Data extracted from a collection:
** Begin **
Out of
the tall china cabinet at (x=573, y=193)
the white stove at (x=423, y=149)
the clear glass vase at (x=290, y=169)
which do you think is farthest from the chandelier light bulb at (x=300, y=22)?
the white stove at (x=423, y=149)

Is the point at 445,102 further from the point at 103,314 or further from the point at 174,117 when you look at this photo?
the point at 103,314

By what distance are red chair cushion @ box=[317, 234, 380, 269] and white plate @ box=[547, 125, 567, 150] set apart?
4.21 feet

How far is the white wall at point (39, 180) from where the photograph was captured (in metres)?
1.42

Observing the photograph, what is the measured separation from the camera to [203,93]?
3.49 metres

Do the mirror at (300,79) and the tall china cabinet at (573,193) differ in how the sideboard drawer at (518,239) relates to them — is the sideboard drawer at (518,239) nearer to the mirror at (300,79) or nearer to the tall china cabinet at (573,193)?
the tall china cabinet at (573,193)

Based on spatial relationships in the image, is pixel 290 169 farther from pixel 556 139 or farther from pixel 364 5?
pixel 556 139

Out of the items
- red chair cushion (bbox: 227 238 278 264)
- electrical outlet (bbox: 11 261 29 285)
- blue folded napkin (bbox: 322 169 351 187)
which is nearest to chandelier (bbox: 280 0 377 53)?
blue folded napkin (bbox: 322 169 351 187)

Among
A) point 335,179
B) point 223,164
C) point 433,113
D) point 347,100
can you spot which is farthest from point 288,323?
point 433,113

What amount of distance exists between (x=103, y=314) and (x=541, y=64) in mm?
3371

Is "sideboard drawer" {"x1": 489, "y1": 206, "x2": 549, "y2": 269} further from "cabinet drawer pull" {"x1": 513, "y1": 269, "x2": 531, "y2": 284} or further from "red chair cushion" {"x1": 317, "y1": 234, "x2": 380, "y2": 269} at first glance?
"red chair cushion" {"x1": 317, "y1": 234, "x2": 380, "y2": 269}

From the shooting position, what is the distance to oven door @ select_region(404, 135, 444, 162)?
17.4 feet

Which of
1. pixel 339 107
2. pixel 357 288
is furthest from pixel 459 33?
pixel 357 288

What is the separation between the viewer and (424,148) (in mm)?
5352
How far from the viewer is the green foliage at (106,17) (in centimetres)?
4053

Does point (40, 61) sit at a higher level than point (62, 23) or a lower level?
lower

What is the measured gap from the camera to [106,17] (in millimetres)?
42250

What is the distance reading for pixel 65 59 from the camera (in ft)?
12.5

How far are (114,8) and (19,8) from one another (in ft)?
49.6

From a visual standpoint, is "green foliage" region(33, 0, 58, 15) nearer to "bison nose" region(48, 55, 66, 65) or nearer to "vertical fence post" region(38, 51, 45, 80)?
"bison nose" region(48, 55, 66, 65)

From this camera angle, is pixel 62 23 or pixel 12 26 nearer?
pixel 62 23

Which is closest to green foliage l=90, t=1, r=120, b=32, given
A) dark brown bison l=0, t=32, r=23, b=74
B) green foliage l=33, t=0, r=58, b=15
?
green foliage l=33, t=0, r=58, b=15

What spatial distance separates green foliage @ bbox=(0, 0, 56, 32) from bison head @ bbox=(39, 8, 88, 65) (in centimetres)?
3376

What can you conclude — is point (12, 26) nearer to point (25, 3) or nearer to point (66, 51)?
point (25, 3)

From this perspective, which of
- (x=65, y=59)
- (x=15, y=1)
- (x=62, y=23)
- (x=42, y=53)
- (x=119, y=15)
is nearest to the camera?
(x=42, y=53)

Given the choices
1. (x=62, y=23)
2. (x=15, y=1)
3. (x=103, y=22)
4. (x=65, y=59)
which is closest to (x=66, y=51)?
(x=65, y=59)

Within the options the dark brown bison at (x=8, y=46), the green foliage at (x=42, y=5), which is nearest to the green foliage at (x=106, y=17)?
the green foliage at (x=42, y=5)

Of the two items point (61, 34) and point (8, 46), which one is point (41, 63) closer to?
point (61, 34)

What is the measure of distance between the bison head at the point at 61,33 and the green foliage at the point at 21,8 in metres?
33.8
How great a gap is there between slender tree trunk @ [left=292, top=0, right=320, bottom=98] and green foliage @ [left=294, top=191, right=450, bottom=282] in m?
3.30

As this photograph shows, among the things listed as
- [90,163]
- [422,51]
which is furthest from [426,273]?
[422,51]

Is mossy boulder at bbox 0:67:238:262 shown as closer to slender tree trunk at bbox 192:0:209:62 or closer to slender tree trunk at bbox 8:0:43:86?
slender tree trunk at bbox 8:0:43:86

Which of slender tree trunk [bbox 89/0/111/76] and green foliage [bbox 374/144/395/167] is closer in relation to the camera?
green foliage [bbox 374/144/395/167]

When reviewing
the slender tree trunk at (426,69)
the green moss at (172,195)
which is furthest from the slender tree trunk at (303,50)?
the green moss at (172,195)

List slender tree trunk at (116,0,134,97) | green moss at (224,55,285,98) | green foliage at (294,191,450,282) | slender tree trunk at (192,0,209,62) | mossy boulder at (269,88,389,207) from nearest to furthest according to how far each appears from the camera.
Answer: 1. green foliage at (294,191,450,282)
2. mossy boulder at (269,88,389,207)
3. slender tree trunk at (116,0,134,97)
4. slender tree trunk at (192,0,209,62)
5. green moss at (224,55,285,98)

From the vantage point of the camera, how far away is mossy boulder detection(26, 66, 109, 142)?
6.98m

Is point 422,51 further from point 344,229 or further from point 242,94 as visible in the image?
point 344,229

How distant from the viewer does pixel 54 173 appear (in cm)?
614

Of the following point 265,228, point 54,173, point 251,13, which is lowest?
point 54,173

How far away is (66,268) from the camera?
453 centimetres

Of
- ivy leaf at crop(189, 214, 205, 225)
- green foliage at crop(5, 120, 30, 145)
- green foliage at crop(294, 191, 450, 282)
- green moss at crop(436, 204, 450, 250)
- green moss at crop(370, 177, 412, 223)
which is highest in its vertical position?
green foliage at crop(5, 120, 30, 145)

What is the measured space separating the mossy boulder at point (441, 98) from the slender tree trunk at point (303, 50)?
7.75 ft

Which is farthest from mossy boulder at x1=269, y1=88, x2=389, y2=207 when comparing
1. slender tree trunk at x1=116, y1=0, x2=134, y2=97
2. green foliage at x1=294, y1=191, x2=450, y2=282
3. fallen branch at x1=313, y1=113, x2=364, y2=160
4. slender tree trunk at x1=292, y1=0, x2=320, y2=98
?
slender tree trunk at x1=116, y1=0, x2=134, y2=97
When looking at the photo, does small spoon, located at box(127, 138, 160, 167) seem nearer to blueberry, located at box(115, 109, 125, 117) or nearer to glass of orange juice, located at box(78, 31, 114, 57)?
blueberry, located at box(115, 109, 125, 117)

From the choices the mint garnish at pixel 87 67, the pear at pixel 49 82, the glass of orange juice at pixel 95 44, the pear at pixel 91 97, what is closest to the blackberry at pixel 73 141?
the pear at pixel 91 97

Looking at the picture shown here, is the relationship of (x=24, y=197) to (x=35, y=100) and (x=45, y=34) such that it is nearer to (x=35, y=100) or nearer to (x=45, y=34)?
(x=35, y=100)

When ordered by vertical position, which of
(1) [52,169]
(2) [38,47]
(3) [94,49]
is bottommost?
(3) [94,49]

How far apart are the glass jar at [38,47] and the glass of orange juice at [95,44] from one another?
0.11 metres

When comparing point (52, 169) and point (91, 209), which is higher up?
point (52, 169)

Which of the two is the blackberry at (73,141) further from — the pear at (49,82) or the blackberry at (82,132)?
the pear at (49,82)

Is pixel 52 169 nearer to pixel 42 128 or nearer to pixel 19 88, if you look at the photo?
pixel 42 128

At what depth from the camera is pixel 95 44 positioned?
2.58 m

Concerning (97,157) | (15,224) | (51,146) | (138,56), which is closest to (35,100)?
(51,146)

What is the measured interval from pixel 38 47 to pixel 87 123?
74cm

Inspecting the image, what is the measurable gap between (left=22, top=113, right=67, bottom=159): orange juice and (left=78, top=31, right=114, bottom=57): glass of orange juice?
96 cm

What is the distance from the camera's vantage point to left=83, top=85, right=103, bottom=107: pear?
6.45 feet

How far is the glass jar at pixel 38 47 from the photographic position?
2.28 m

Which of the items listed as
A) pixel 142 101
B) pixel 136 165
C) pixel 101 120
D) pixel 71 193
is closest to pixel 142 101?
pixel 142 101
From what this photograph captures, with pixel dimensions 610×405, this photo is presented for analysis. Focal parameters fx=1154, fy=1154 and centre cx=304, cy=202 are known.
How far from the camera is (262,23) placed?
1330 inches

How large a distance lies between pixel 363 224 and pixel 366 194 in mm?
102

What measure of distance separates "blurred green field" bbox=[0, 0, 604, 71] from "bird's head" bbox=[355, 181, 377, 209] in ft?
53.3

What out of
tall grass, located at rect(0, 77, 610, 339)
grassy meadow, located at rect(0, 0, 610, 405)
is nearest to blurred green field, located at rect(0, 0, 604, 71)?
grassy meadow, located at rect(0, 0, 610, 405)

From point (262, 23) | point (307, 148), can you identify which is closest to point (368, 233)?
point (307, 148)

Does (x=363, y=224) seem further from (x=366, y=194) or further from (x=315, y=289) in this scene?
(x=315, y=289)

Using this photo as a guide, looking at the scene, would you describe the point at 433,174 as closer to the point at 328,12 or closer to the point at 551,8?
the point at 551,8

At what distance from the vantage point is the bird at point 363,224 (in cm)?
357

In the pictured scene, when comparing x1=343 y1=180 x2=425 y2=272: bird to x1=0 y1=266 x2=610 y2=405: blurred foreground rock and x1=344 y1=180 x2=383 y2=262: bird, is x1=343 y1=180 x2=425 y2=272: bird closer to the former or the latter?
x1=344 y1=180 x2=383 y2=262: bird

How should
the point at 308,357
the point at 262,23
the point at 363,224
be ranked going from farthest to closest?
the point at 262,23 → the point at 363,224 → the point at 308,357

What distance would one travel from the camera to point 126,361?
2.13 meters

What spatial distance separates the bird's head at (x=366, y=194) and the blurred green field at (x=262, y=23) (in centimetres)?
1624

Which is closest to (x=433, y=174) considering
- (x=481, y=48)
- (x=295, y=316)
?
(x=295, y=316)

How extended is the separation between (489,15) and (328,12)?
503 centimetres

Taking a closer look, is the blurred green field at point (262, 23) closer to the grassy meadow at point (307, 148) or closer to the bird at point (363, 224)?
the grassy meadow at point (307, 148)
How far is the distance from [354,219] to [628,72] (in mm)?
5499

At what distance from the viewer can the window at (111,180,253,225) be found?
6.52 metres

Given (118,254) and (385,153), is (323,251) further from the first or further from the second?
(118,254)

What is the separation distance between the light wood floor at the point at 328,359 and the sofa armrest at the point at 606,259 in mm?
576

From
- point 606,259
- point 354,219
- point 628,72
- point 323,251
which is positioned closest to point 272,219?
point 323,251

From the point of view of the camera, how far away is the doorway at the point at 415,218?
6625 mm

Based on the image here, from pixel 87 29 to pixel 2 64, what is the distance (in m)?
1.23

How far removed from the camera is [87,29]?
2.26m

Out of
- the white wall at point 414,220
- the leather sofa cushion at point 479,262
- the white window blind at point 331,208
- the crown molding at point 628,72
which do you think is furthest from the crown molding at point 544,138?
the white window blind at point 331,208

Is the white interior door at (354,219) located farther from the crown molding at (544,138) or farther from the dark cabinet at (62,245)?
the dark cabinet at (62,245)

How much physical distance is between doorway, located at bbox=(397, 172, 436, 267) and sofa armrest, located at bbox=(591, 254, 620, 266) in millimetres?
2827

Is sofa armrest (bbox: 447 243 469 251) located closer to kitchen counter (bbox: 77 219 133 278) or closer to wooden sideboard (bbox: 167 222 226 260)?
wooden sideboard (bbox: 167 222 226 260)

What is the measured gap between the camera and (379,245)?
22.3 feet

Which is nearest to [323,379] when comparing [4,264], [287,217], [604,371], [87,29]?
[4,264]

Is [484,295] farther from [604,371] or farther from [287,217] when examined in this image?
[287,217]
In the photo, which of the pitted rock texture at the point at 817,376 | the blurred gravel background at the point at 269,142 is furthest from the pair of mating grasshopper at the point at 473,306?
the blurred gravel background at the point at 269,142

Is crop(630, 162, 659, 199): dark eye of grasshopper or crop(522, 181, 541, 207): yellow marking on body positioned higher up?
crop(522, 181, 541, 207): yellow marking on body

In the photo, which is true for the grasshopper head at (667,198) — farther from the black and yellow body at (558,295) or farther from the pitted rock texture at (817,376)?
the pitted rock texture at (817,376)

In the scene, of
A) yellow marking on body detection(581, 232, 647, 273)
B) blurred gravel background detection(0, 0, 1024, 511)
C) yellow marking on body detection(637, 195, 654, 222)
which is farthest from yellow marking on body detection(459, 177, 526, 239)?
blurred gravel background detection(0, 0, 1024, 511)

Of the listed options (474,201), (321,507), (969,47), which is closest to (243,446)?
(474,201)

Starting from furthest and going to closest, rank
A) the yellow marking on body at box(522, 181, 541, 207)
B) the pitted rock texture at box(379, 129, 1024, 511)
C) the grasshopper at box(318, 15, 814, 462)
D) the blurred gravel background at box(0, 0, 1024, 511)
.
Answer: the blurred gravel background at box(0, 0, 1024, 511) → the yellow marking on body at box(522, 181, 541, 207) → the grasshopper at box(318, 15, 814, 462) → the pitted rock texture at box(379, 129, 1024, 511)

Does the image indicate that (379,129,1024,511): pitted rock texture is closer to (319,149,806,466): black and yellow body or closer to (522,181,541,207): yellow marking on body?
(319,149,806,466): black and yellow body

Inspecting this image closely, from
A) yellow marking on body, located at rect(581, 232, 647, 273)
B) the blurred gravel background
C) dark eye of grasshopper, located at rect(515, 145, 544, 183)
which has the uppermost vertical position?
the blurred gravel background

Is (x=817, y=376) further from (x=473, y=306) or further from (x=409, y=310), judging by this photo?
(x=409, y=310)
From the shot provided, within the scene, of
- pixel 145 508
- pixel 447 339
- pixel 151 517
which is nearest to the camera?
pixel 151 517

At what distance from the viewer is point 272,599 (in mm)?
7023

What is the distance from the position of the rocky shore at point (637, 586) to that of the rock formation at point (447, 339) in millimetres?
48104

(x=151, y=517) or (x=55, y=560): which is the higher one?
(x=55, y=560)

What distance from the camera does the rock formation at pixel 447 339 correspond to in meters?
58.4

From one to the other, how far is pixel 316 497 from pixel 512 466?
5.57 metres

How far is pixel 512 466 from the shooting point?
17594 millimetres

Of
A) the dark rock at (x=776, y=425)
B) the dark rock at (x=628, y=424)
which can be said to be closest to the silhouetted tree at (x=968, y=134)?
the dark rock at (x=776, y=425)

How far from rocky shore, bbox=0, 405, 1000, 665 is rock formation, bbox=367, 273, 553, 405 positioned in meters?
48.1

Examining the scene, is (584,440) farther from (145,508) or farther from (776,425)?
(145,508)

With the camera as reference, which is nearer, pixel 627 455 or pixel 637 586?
** End **
→ **Exercise requirements**: Write out exactly the lines from the line holding "From one to" through the last line of the data, and nothing besides those lines.

→ **Exercise result**:
From one to the other, how far is pixel 316 497 from pixel 512 466?
5.57 metres

How far is pixel 512 466 from the shooting point?
17594 millimetres

Of
A) the dark rock at (x=776, y=425)
B) the dark rock at (x=628, y=424)
which can be said to be closest to the silhouetted tree at (x=968, y=134)?
the dark rock at (x=776, y=425)

How far from rocky shore, bbox=0, 405, 1000, 665 is rock formation, bbox=367, 273, 553, 405 positioned in meters?
48.1

Examining the scene, is (584,440) farther from (145,508) or farther from (776,425)?
(145,508)

With the camera as reference, which is nearer, pixel 627 455 or pixel 637 586?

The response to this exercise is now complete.